That is very interesting and informative. 

In layman's terms, am I right in saying that the receiver could sell the property and wipe out the judgment mortgages at no cost to his client or to the buyer? Assuming that the sales proceeds are less than the first mortgage outstanding.


----------



## Bronte (15 May 2012)

This is very interesting, don't remember anything about how 'judgement mortgages' fall away when one purchases at auction on the Allsops website.  But in any case it just shows that if you are going to purchase at auction you must hire a solicitor to look into the title.  Money well spent.  Presumably the banks that are now willing to lend on these will also be able to advice on the process (BofI and UB I think) as they won't give a mortgage unless title is clear.


----------



## Jumpingjack (16 Dec 2013)

Any up to date information on property sales "mortgagee in possession". Will the judgement mortgage "fall away", leaving the buyer with a clean title. if the purchase price fails to fully clear the first mortgage?


----------



## 1urka (18 Dec 2013)

The sequence is normally as follows:- 
1. Borrower buys property with bank funding and becomes registered legal owner
2. Borrower grants bank a registered mortgage over legal ownership which includes a power to sell and power to appoint Receiver
3. Judgment mortgage is registered against the Borrower's legal ownership by a third party
4. Borrower defaults and bank appoints Receiver
5 Receiver puts property up for sale (or auction) and signs a contract to sell to the purchaser

The contract is normally always signed with the Receiver but it is the Deed that makes a difference in respect of the judgment mortgage (or any other encumbrance registered after the bank's mortgage). There are 2 options with the Deed:-

1. Receiver executes Deed - what actually happens here the vast majority of the time is the Receiver is the agent and attorney of the borrower and signs the deed as the borrower. He does not sign the Deed on behalf of the bank, even though the bank has a mortgage and is in a position to transfer title as a result. The title moves from the (defaulting) borrower to you as purchaser and afterwards the bank will release its mortgage over the property, so that you get a clear title (apart from the judgment mortgage). The problem here is that the judgment mortgage affects the borrowers' title, and if the sale is completed in this scenario with a Deed from the borrowers (via the Receiver's hand) then the judgment mortgage will carry over and affect your title. In practice what would actually happen would be that the bank would give you a deed as mortgagee in possession in order to retain all of the purchase monies for itself and not have to pay anything to the owner of the judgment mortgage and the receiver would not normally be a party to that type of deed (see below).
2. Deed from Bank as mortgagee in possession - when done this way, the deed is from the bank direct to the Purchaser. The bank has title to the property by virtue of the mortgage and it ranks in priority to the judgment mortgage, as it was registered first. You will see quoted above that the 2009 Act provides that when the bank sells as mortgagee in possession like this the property is freed from any other interests ranking below/after the mortgage (which would include the judgment mortgage). This was the law previous to that Act too, so there is no change here.
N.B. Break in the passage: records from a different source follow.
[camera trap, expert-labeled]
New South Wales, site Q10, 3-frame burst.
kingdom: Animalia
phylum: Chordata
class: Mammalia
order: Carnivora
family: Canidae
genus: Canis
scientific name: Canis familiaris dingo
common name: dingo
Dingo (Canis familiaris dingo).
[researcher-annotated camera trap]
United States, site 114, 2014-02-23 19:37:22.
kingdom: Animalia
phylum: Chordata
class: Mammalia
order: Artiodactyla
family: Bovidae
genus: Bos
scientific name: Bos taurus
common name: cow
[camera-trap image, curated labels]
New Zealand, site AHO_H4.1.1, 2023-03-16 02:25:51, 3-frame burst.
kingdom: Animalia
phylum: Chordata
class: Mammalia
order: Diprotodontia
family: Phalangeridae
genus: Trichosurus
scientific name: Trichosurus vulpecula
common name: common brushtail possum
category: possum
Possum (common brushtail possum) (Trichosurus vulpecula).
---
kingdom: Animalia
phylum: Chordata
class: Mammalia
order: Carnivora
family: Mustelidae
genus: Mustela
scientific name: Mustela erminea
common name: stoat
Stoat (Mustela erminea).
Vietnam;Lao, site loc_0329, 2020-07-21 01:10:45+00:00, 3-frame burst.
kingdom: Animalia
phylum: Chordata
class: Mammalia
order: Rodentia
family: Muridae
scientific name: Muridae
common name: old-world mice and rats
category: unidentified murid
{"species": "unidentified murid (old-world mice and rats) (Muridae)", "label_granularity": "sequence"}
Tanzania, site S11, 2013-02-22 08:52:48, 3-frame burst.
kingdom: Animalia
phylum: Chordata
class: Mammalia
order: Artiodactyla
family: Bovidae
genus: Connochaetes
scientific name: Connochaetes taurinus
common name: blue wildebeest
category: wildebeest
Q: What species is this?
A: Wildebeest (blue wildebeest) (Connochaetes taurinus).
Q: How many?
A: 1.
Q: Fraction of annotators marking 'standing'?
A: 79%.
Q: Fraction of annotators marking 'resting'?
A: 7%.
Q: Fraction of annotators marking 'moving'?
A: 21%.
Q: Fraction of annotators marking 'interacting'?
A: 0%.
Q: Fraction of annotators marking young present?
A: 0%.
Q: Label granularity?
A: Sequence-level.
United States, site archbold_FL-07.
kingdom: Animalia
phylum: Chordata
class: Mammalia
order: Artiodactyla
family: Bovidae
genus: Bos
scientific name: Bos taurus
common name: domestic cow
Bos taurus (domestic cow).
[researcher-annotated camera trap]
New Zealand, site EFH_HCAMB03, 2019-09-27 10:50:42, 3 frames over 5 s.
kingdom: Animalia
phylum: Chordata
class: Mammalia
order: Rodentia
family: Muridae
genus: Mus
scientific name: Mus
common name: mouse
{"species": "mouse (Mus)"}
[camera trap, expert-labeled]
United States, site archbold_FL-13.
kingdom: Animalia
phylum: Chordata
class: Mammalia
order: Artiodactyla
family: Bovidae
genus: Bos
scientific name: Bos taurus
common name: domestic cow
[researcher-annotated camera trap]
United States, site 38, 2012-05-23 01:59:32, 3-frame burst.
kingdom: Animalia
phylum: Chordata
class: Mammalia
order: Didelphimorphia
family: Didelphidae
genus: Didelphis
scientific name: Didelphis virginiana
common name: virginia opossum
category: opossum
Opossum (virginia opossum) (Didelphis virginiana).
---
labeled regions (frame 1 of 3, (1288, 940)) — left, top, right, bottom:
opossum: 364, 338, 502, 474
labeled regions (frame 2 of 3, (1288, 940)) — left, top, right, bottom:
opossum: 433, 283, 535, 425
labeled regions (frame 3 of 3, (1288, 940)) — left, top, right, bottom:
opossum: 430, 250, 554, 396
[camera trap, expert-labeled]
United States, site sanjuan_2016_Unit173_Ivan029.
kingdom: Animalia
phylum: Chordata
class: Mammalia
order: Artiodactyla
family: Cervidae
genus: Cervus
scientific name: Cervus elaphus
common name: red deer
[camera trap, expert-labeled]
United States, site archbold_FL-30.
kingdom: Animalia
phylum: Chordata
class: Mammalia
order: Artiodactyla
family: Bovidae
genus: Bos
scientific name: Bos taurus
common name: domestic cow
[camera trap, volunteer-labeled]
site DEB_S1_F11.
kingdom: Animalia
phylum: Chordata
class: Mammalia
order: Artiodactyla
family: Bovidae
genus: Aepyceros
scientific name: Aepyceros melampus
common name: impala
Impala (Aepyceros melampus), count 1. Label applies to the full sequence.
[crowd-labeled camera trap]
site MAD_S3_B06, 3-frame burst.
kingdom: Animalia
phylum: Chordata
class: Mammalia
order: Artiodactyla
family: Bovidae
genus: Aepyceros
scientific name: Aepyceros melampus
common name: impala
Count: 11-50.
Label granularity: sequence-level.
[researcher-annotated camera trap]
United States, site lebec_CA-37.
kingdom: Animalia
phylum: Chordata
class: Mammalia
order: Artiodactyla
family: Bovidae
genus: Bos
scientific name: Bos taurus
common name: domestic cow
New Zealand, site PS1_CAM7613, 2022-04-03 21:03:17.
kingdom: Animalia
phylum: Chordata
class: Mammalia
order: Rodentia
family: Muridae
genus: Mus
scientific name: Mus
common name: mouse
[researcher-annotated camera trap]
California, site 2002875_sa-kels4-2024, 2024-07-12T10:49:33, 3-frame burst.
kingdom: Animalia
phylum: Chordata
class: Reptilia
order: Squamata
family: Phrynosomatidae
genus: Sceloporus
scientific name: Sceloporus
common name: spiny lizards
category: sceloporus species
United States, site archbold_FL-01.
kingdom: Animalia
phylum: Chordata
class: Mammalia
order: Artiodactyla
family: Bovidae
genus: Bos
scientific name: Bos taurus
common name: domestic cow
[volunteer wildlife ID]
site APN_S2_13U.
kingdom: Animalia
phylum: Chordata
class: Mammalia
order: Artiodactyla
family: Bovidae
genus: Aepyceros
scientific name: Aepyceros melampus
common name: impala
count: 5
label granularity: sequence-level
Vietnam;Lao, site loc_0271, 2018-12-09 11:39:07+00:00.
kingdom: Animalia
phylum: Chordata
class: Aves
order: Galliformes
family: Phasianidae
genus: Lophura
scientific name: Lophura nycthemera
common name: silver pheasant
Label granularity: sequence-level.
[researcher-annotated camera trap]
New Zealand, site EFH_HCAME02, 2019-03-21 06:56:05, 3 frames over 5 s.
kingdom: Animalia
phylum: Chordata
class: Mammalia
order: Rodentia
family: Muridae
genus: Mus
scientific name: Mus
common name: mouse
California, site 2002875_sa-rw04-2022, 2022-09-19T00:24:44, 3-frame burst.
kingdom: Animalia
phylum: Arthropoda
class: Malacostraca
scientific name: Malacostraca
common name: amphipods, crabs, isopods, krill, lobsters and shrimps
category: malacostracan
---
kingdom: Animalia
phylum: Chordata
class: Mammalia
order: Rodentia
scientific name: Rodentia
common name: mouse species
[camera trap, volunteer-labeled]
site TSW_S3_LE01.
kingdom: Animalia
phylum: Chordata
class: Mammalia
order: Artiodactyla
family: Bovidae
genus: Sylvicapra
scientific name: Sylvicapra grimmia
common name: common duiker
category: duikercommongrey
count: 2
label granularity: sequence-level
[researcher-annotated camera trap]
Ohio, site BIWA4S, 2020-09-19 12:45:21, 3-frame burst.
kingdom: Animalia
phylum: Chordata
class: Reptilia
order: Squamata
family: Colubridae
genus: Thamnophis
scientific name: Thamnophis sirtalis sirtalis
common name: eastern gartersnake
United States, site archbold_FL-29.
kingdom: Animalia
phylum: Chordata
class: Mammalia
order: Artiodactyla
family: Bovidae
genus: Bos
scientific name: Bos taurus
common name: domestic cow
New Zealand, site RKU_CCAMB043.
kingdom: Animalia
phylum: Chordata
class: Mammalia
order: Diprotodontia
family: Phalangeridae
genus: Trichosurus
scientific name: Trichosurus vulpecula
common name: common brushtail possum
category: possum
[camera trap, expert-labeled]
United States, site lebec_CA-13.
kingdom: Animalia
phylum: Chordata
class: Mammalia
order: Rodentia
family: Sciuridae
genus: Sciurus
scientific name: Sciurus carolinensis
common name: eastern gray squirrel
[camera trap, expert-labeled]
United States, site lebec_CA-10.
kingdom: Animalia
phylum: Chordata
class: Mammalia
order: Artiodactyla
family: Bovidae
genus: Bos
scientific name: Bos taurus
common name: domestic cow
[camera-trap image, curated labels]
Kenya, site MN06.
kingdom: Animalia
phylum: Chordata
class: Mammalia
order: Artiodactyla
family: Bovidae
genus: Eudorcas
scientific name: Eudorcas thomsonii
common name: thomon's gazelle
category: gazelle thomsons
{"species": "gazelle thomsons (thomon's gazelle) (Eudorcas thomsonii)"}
In practice, if there is a judgment mortgage registered like this it shouldn't make any difference to you. If there is one, the bank will give you a deed as mortgagee in possession in order to avoid having to pay off the judgment mortgage. If for some stupid reason they didn't and insisted on a deed from the Borrower via the Receiver, then the judgment mortgage would be something that affects the Borrower's title, it would show up on a search and the Receiver would be obliged to discharge it and the bank would get less money. It would not increase the price to you, you would pay the same amount either way, the price you agreed to pay at the auction or on the contract. (I am assuming here that the contract does not provide otherwise and/or that there are no special conditions eg providing that the judgment mortgage will carry over to you etc)

Some mortgage deeds provide that the Receiver can exercise the power of sale on behalf of the bank, but I have never seen it done like this. The deed is normally always either 1) from receiver as attorney for borrowers or 2) from bank as mortgagee in possession, with No. 2 being far more preferable. There can be issues in the appointments of Receiver and whether they are validly appointed, a deed from the bank based purely on a solid mortgage title is a lot cleaner and less convoluted than a deed from a Receiver (on behalf of the borrower) based on the borrowers title + a number of powers contained in the mortgage deed.


----------



## Jumpingjack (18 Dec 2013)

Many thanks 1urka. for your reply. Are the rules the same for a commercial property?


----------



## Jumpingjack (24 Nov 2014)

If the bank sells a commercial property, "mortgagee in possession", and their charge is not fully satisfied, it keeps the entire proceeds. (I assume). From the original borrowers point of view, what happens the judgement mortgages, (including  one from revenue) on the premises, if his only other asset (his house) is in negative equity and also subject to the same judgement mortgages.


----------